On July 5, a U.S. District Court in Georgia ordered the state to accept late-arriving ballots from overseas absentee ballots. See this story.
On July 5, the Arizona deadline for submitting initiative petitions, proponents of the top-two open primary filed 365,486 signatures. The requirement is 259,213 signatures. The measure will have enough valid signatures if 71% or more of the signatures are valid.
On July 5, Wayne Stenehjem ruled that Roland Riemers may not appear on the November ballot as the Libertarian Party nominee for Governor, even though he was nominated at the party’s primary last month. North Dakota elects Governors and Lieutenant Governors jointly in November. Voters see a ticket, consisting of a candidate for Governor and for Lieutenant Governor, and voters only vote for tickets for those offices. However, in the primary, candidates for those offices run separately.
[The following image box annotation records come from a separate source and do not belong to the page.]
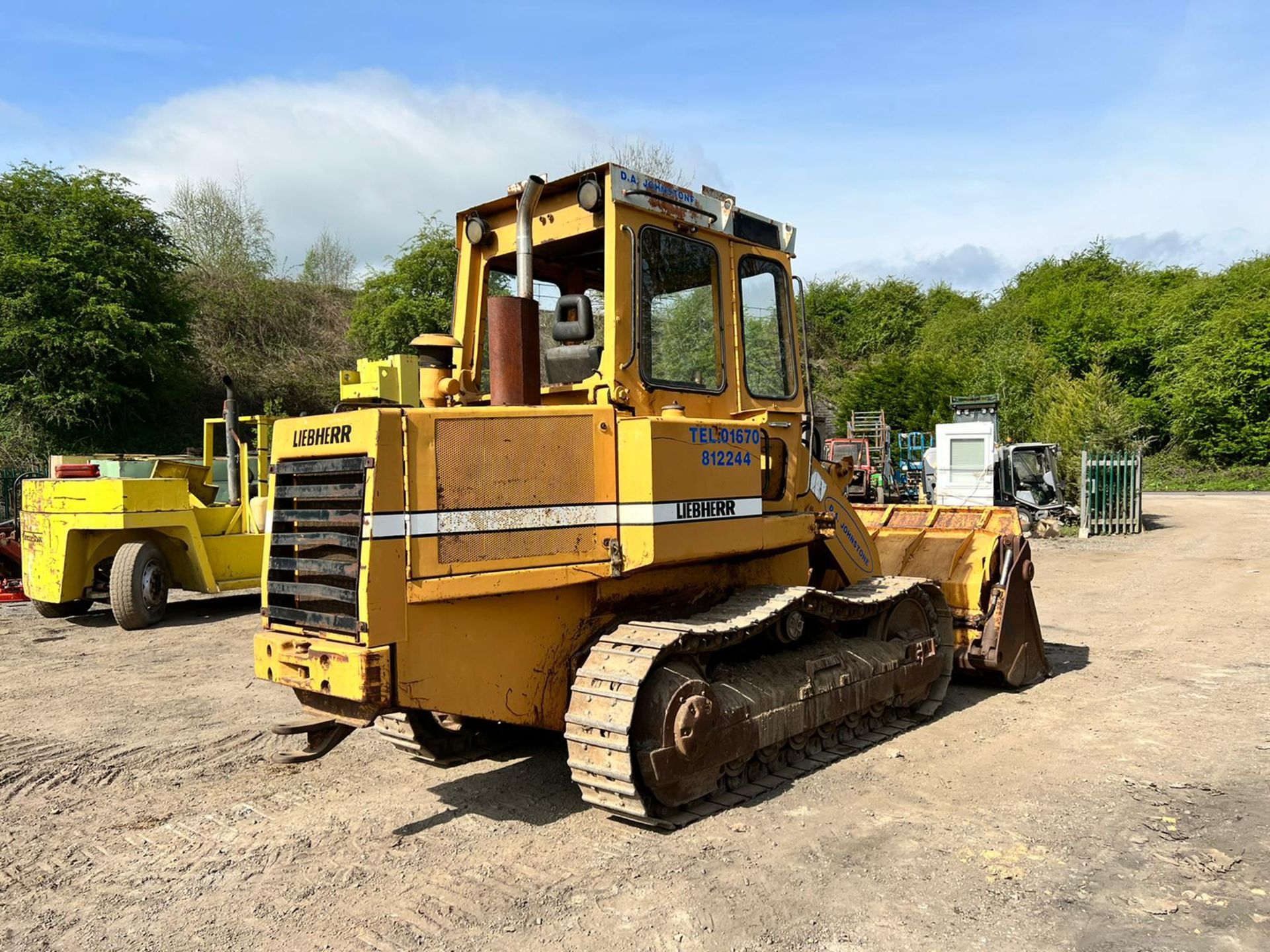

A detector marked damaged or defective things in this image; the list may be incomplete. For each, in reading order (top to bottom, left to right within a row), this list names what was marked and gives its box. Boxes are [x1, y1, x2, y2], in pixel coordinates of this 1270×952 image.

rusty exhaust pipe [487, 175, 543, 406]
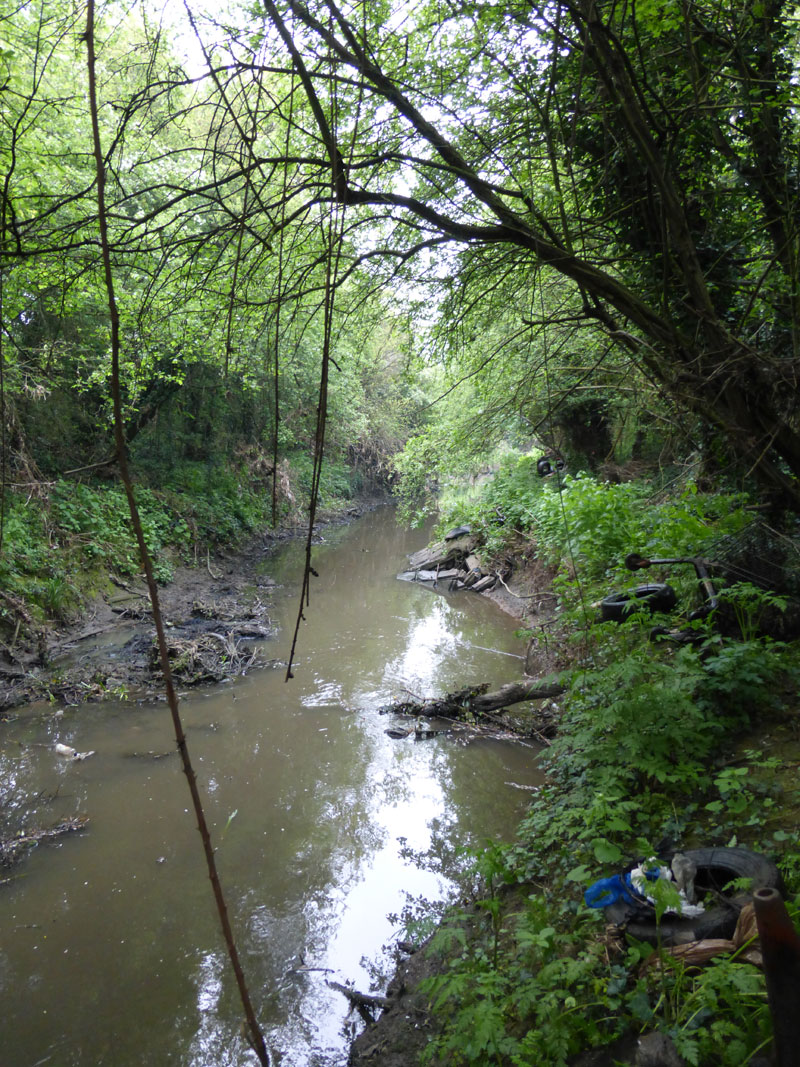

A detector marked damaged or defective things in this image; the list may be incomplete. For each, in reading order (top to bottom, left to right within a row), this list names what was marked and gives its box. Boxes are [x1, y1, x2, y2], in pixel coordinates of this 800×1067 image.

rusty metal pole [755, 883, 800, 1067]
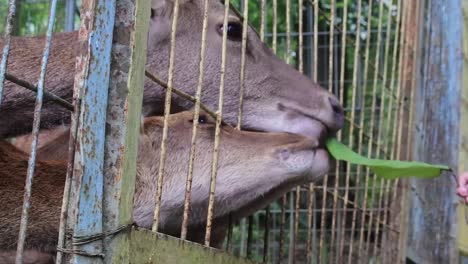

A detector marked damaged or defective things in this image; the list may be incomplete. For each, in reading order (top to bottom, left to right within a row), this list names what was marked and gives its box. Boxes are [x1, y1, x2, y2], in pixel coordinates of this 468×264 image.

rusty metal bar [0, 0, 17, 106]
rusty metal bar [15, 0, 59, 262]
rusty metal bar [154, 0, 183, 231]
rusty metal bar [179, 0, 210, 241]
rusty metal bar [204, 0, 231, 245]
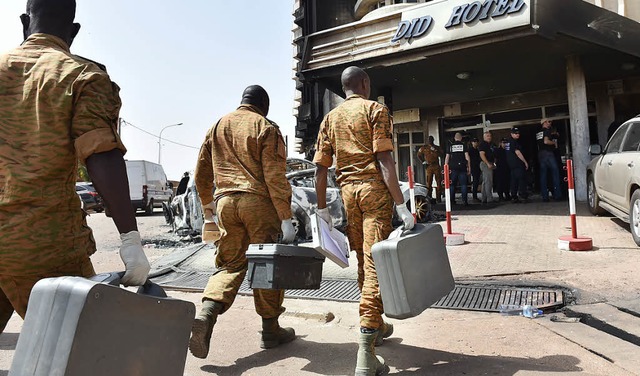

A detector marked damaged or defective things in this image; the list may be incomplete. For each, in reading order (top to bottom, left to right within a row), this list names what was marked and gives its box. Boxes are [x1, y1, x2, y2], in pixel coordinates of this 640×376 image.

burned car [288, 158, 432, 241]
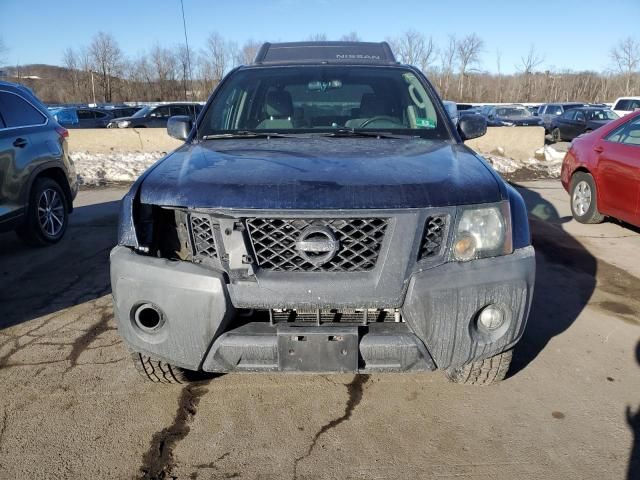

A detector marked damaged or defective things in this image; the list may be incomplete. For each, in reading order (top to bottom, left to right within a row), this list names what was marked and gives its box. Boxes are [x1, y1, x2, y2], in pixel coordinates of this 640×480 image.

damaged nissan xterra [110, 42, 536, 386]
cracked headlight housing [452, 202, 512, 262]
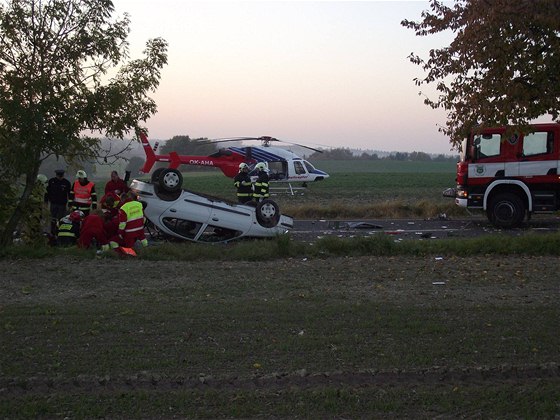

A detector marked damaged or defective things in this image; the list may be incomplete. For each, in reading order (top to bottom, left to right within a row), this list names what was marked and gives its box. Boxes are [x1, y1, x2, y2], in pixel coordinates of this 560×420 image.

overturned white car [127, 176, 294, 243]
Here is the ruling. It says because no Libertarian was nominated at the party’s primary for Lieutenant Governor, the gubernatorial candidacy is not allowed. The Libertarian Party had a candidate for Lieutenant Governor, but because of a flaw in his candidacy papers, he did not appear on the primary ballot.
The ruling takes no notice that in certain other states that elect Governors and Lieutenant Governors jointly in November, but separately in the primary, parties have been permitted to run a candidate for one office without the other one. Such instances occurred in Wisconsin in 2010, and in Illinois in 1986.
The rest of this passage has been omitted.